服装の流行は、まず「モード」として現われる。ここでいうモードとは「最新型」という意味で、デザイナーによる「創作」などがここに含まれる。これが流行に敏感な人たちの支持を得て拡大すると、「ファッション」と呼ばれるようになるのだ。ここでのファッションとはまさしく「流行」の意味。そして、ファッションがさらに普及し、大衆の間で定着を見るようになると、これは「スタイル」という言葉に置き換わる。スタイルとは、すなわち「定型」とか「様式」の意味。これを「流行の三角構造」などと呼んでおり、ファッション界では常識的な考え方となっているのだが、実際にはモード、ファッション、スタイルの使い分けはこれほど明確には行われてはいない。近ごろの流行を見ていると、モードとして生まれてはみたけれど、ファッションになるまでに消滅してしまう例が驚くほど多いことに気づく。これを「ファド」とか「クレイズ」と呼ぶことも覚えておきたい。

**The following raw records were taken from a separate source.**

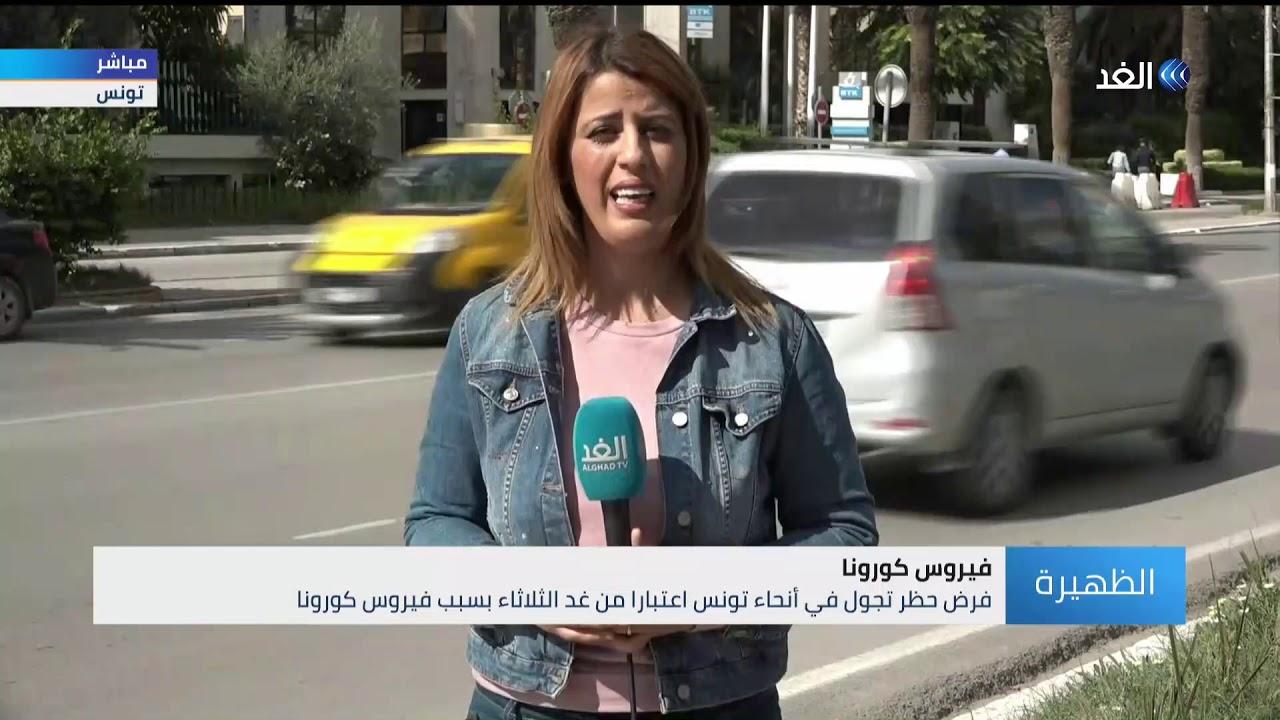 تونس تفرض حظر تجول في 24 محافظة بسبب فيروس كورونا.. التفاصيل مع مراسلتنا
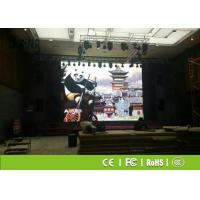 Wholesale HD P1.667 Indoor Digital Billboards , Front Maintenance Electronic Signs LED Display from china suppliers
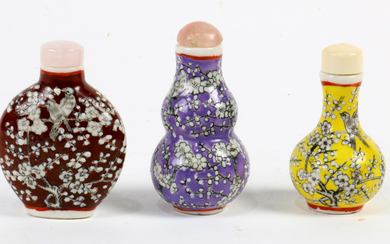 (Lot of 3) Three Chinese snuff bottles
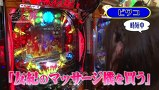マネーのメス豚~100万円争奪パチバトル~ #14 カブトムシゆかりVSビワコ(後半戦)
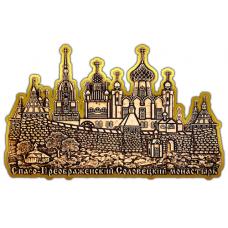 """Магнит из бересты вырезной  Соловецкий """"монастырь"""" (Золото) В-22395"""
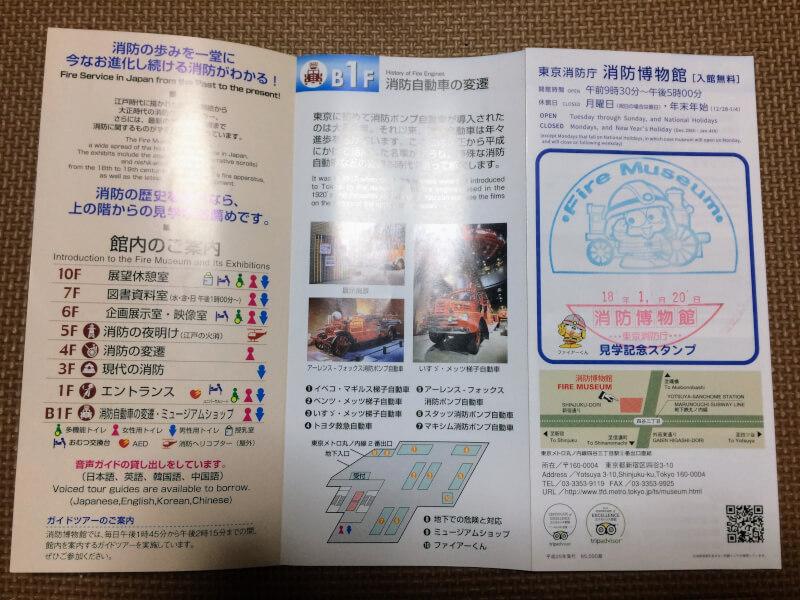 消防博物館のパンフレット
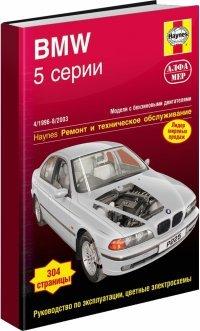 BMW 5-й серии 1996-2003. Ремонт и техническое обслуживание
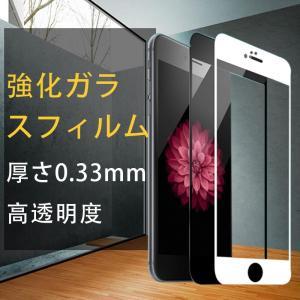 ガラスフィルム iPhoneX iPhone8/7/6 puls 全面強化ガラスフィルム 保護シート 液晶保護フィルム ツヤ消しFlm-4-x|ekou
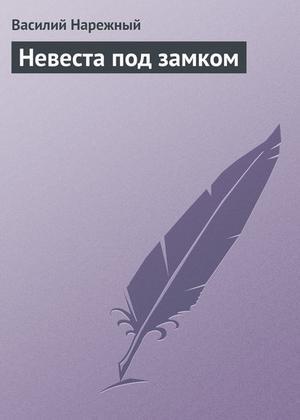 НАРЕЖНЫЙ В. Невеста под замком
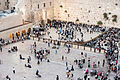 Western Wall before sunset.jpg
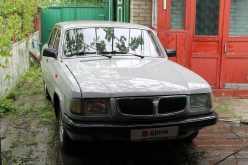 Шахты 3110 Волга 1997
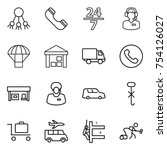 thin line icon set   share ... | Shutterstock .eps vector #754126027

いままでの価値観を一新させるニュー・コーディネーション

年代別『流行ファッション』物語:いままでの価値観を一新させるニュー・コーディネーション

「レイヤード・ファッション」1970~

「レイヤード・ルック」という耳慣れない名のファッションが流行し始めたのは1970(昭和45)頃のこと。要は「重ね着スタイル」で、セーターにカーディガンを重ねるといった着方は昔からあったが、これはその重ね方に独特の工夫があったのだ。たとえば長袖のシャツの上に半袖のセーターを重ねるといったスタイル。半袖の下から長袖がのぞく着方なんてみっともなくて、まるで子供みたいな無作法な着こなしと見られていたのが、ここではファッションとして堂々とまかり通るようになったのである。これには当時創刊されたばかりの女性ファッション誌『アンアン』の力が大いに作用している。それまでのファッション誌とは一線を画す『アンアン』は、コーディネートという名の下に新しい着こなしを次々と提唱していった。そのひとつが「レイヤード」で、これはまさに過去の価値観を一新させるニュー・コーディネーションであった。